Memory Animal Cuddlers – I have made animal memory cuddlers, these are cuddly toys which have small zips in their backs so that they can be filled with mementoes and kept safe. I try to make them with a likeness/character to the loved one. Here are two that I have knitted for myself in memory of Kiri and Kara. They are great when you need a cuddle. If you know someone who crafts they may be able to make you something similar.
Memory Blankets/Quilts – I found making a memory blanket very therapeutic as I made it whilst my Kara (also a Weimaraner) was poorly. I could sit with her and do a small section at a time. It helped me to reduce my obsessing with what lay ahead and it was always her blanket. When she passed I found my other dog Buffy snuggled inside it looking quite sad…she knew it was Kara’s blanket too. I take great comfort in having that blanket to keep us warm. Quilts have also been used for centuries to tell stories. They are handed down through generations and can be added to at any time. A family quilt is a lovely thing and something you could make or design.

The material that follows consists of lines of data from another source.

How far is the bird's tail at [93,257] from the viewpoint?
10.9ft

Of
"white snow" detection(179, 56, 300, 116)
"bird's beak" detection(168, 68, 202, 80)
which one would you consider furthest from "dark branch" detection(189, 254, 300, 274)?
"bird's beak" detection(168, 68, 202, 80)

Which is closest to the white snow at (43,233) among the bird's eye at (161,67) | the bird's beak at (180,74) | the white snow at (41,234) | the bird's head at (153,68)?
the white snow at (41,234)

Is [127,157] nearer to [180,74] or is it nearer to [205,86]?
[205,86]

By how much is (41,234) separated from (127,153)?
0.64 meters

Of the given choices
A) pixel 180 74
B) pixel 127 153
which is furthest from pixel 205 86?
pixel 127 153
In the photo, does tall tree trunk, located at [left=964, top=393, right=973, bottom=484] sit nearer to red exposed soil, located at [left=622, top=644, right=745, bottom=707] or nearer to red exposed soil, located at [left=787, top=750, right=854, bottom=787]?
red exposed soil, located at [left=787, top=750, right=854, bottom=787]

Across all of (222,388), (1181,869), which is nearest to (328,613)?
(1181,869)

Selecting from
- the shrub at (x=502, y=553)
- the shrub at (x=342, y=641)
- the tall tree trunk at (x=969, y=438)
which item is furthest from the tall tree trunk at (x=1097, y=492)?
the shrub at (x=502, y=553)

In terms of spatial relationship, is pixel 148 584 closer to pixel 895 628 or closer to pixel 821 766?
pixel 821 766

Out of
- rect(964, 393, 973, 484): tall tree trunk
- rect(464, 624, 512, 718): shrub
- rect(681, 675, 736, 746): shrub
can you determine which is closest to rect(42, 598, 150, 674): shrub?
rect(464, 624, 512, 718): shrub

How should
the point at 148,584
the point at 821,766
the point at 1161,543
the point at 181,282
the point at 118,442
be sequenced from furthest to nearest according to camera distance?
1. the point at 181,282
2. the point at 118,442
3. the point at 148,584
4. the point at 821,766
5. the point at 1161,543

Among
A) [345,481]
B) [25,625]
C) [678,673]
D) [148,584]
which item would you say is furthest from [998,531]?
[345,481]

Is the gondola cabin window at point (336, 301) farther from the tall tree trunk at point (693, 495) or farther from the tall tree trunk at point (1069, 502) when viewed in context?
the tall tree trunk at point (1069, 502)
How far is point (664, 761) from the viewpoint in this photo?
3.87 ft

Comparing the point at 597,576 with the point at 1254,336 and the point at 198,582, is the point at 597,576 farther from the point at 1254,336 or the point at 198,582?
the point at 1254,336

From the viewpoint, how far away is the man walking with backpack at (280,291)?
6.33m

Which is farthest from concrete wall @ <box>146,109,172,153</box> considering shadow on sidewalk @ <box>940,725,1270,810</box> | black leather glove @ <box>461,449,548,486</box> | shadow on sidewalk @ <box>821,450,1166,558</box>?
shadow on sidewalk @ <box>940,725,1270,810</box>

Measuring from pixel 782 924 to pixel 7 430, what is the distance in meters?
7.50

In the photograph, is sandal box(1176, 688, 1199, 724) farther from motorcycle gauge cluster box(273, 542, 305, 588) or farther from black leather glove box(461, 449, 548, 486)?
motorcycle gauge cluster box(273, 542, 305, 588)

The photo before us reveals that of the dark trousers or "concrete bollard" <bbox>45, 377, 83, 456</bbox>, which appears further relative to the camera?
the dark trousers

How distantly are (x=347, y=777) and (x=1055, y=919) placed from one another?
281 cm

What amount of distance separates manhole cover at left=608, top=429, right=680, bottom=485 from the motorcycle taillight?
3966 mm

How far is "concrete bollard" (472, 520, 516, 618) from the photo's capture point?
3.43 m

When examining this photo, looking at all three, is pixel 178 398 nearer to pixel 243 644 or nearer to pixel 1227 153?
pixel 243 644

Animals – Some people choose to scatter ashes in special and favourite places such as a woodland walk. Others prefer a burial. Again there is no right or wrong way but please consider how you would feel if you had to move house before you make your final decision. I have talked to many owners who are very upset that they (or their parents) houses are up for sale and they cannot visit any longer. I keep my girls (dogs) ashes in caskets in my living room with candles either side (non-flame for safety). I have also purchased a print which reminded me of them which depicts an angel holding a dog. This sits next to them. I want to also be cremated and buried under a tree with all my girls.